PERC: a suite of software tools for the curation of cryoEM data with application to simulation, modelling and machine learning

Costa-Gomes, Beatriz, Greer, Joel, Juraschko, Nikolai, Parkhurst, James, Mirecka, Jola, Famili, Marjan, Rangel-Smith, Camila, Strickson, Oliver, Lowe, Alan, Basham, Mark, Burnley, Tom

arXiv.org Artificial Intelligence

Ease of access to data, tools and models expedites scientific research. In structural biology there are now numerous open repositories of experimental and simulated datasets. Being able to easily access and utilise these is crucial for allowing researchers to make optimal use of their research effort. The tools presented here are useful for collating existing public cryoEM datasets and/or creating new synthetic cryoEM datasets to aid the development of novel data processing and interpretation algorithms. In recent years, structural biology has seen the development of a multitude of machine-learning based algorithms for aiding numerous steps in the processing and reconstruction of experimental datasets and the use of these approaches has become widespread. Developing such techniques in structural biology requires access to large datasets which can be cumbersome to curate and unwieldy to make use of.
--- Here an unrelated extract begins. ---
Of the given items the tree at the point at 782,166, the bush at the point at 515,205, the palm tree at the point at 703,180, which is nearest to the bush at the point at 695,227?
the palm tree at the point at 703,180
In this paper we present a suite of Python software packages which we collectively refer to as PERC (profet, EMPIARreader and CAKED). These are designed to reduce the burden which data curation places upon structural biology research. The protein structure fetcher (profet) package allows users to conveniently download and cleave sequences or structures from the Protein Data Bank or Alphafold databases. EMPIARreader allows lazy loading of Electron Microscopy Public Image Archive datasets in a machine-learning compatible structure. The Class Aggregator for Key Electron-microscopy Data (CAKED) package is designed to seamlessly facilitate the training of machine learning models on electron microscopy data, including electron-cryo-microscopy-specific data augmentation and labelling. These packages may be utilised independently or as building blocks in workflows. All are available in open source repositories and designed to be easily extensible to facilitate more advanced workflows if required.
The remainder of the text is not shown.